The three things I would tell a friend about the Adivasis in India would be:

  • Lives of Adivasis are actually very rich but people seem to know very little about the realities of their lives.
  • They are usually shown in sympathetically in colourful costumes, headgear and dancing.
  • Often people wrongly believe that Ad are exotic, primitive, backward and immune to development.

Question 7: In the storyboard, you read about how Helen hopes to make a movie on the Adivasi story. Can you help her by developing a short story on Adivasis?

Answer :

Adivasis are a primitive community living in and/or near forests:

  • Around 8% of India’s population is of Adivasis. Most important mining and industrial centers like Bokaro, Rourkela, Jameshdpur are located in their area.
  • They are not homogeneous populations: There are about 500 different Adivasi groups in India.
  • They are in large numbers in the states like Andhra Pradesh, Jharkhand, Odisha, North Eastern States.
  • Odisha is home for at least 60 different tribal groups.
  • Other states where Adivasis live in sufficient numbers are:
  • Chattisgarh, Madhya Pradesh, Gujarat, Maharashtra, and Rajasthan.
  • They do not have a hierarchical social structure like other communities.
  • They are radically different from other Indian societies in which the caste system is there.

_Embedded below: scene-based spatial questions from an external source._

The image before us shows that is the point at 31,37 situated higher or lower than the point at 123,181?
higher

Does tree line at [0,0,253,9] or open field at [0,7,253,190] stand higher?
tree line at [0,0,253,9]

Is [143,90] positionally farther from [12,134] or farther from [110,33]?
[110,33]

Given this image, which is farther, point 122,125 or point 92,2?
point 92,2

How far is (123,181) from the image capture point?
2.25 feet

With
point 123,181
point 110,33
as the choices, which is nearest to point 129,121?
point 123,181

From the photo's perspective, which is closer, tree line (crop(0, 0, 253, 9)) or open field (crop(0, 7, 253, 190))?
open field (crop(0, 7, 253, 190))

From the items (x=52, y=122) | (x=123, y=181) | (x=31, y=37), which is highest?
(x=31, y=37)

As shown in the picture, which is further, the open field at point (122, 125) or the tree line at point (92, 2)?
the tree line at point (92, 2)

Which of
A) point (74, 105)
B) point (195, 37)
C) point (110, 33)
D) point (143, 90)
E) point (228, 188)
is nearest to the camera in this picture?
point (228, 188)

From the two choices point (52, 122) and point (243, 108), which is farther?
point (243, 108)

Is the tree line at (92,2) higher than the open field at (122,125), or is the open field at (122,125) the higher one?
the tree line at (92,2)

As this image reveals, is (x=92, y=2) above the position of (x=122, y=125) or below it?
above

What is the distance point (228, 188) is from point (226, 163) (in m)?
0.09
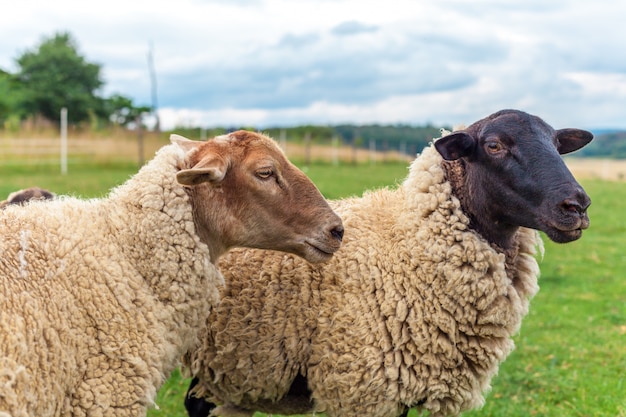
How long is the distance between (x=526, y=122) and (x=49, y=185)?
15.6m

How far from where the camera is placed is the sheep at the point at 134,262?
2920 millimetres

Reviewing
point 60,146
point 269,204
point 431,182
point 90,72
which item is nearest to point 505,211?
point 431,182

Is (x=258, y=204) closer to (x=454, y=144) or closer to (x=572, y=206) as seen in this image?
(x=454, y=144)

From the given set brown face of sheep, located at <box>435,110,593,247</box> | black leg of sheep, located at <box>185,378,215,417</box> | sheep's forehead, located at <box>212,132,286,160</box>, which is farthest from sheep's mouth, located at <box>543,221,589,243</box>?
black leg of sheep, located at <box>185,378,215,417</box>

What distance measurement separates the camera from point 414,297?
3.88 metres

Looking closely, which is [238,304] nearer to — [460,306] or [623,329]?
[460,306]

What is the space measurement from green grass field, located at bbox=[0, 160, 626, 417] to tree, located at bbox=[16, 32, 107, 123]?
31479 mm

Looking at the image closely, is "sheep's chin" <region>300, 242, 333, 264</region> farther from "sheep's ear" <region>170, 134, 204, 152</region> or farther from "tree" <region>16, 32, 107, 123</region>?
"tree" <region>16, 32, 107, 123</region>

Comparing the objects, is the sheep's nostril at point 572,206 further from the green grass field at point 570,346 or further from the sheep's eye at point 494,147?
the green grass field at point 570,346

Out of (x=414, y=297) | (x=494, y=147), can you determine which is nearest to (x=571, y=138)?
(x=494, y=147)

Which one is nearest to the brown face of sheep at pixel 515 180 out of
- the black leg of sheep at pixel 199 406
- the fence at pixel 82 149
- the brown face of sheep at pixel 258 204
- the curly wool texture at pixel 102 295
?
the brown face of sheep at pixel 258 204

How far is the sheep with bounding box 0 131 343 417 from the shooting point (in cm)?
292

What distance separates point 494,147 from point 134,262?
2.11 metres

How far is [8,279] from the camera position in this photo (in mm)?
2951
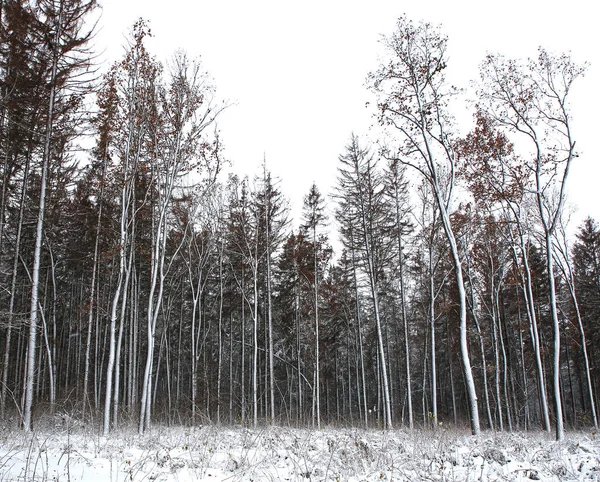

Question 8: Would you agree with the statement that economic marginalisation and social marginalisation are interlinked? Why?

Answer :

Yes, economic and social marginalisations are interlinked. This can be described by the following:

  • The minorities are rendered marginalised economically because they are not allowed access to the benefits of economic development.
  • When there is no economic development the minorities do not develop socially. Their society does no experience the fruits of social development. They remain backward.